I don't actually remember reading this book originally although I know the plot well from the original Robert Redford movie. But I did write a term paper on Fitzgerald, so a lot of my notes were in the book for the paper. I don't know if I read it just for that paper or in class but a lot of the notations were really intelligent comments that I think must have come from class discussions and teacher notes (and not just from my brain).

Anyway, it was cool revisiting high school with reading those notes, which gave me a bit more insight into the book than I might have originally had. But, reading the book for fun instead of for school was nice. This time around, I let myself get sucked into the plot and characters without focusing on all the symbolism, etc, even if my 17 year old annotations did give me a deeper view of the story.
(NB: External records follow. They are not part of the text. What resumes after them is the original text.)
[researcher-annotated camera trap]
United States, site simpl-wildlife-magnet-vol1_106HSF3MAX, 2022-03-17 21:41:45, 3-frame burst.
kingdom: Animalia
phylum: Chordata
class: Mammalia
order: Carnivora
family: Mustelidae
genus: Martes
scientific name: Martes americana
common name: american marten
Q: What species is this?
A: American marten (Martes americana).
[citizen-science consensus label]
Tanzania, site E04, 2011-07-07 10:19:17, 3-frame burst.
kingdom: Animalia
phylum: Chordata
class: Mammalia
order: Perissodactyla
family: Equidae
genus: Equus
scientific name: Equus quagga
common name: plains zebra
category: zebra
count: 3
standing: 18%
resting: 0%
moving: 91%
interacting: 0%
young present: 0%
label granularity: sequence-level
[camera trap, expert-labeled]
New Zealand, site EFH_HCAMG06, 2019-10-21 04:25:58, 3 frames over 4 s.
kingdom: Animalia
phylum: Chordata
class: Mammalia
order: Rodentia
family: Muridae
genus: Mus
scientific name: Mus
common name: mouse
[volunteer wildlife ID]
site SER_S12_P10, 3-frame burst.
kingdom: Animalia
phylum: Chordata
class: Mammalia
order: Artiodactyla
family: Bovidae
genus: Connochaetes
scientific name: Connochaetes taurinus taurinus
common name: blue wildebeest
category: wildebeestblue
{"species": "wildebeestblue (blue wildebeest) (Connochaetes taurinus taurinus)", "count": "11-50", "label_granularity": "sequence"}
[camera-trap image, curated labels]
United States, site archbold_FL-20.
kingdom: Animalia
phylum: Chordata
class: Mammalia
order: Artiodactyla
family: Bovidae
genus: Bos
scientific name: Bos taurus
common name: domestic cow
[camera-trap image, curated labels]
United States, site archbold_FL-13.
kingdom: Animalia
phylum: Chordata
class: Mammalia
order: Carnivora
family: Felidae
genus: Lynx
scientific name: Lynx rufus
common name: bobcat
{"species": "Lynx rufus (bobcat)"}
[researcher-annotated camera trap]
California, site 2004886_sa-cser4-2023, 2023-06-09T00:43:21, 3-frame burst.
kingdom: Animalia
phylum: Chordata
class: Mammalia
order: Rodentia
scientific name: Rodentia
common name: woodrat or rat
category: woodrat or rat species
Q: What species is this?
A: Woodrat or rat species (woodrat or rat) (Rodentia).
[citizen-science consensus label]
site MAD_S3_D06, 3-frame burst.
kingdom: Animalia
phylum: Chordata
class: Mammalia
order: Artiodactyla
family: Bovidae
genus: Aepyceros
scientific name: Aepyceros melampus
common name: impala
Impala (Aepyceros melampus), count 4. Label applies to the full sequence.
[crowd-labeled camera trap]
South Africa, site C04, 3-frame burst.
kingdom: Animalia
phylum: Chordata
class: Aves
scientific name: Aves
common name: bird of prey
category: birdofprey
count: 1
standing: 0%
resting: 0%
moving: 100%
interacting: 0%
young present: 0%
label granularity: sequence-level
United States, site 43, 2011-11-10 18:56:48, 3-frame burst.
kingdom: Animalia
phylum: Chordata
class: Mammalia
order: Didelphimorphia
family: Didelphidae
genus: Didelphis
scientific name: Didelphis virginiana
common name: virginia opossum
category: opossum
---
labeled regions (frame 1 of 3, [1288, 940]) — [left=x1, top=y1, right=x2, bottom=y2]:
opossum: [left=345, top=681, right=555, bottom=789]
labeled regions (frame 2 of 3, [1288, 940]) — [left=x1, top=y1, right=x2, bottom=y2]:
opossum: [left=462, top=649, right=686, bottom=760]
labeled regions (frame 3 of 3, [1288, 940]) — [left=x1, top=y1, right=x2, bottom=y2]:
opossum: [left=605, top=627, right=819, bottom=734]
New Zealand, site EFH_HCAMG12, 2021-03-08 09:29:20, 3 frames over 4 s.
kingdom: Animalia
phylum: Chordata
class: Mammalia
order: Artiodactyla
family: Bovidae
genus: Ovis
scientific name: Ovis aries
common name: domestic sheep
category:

To those who don't know, The Great Gatsby takes place in the 1920s in New York, mostly in the city and the fictional Long Island towns of East Egg and West Egg. East Egg was where the old money people lived, while the nouveau riche live in West Egg. Nick Carraway, a WWI veteran and Yale graduate, rents a small house in West Egg for the summer of 1922. He works in New York City, spending his days riding the train back and forth.

In East Egg, his distant cousin Daisy lives with her domineering husband, Tom Buchanan, who went to school with Nick. He spends some time with them, finding Daisy to be delightfully flighty and learning about Tom's affair with Myrtle, the wife of a garage owner who is living a double life with a Manhattan apartment and Tom. Nick also meets Jordan, a professional female golfer who is a friend of Daisy's. 

Nick observes great, glittering parties at the giant mansion next door to his, to which he is eventually invited. There he runs into Jordan and tons of other celebrities and other newly wealthy people. His host, Jay Gatsby, has a bit of a shady background but seems to be a decent guy who befriends Nick. Eventually he tells his story to Nick. He was in love with Daisy before serving in WWI himself but when he was delayed in returning home from Europe, she married Tom. But Gatsby never stopped thinking about her, even buying a home that looked across the harbor from her dock and throwing elaborate parties in the hopes that she would one day find herself there. Nick, of course, becomes the conduit between Gatsby and Daisy, throwing her existence into chaos. Tom is a pretty awful husband but Daisy, despite a flirtation with Gatsby, is hardly capable of throwing her whole life away and leaving him. 

The Great Gatsby is a slim little book but packed with such tension. The summer gets hotter and hotter (as a New Yorker, I so get that) as the flirtation between Daisy and Gatsby heats up. Everything comes to a head one night in New York City, a night that ends in a dramatic tragedy that destroys Gatsby's life. 

If you've never read The Great Gatsby, do yourself a favor and pick it up. Like I said, it's short, but beautifully written. I actually didn't know that six versions of the film had been made, although the most famous is the 1974 one with Robert Redford and Mia Farrow. I'm hoping the Baz Lurhmann version will draw people to the book. It's an easy read but there's definitely a reason why it's considered a great American novel. I truly loved rereading it and now I'm intrigued to read some of Fitzgerald's other works, as well as this new fictional novel about his wife, Zelda Fitzgerald, that just came out.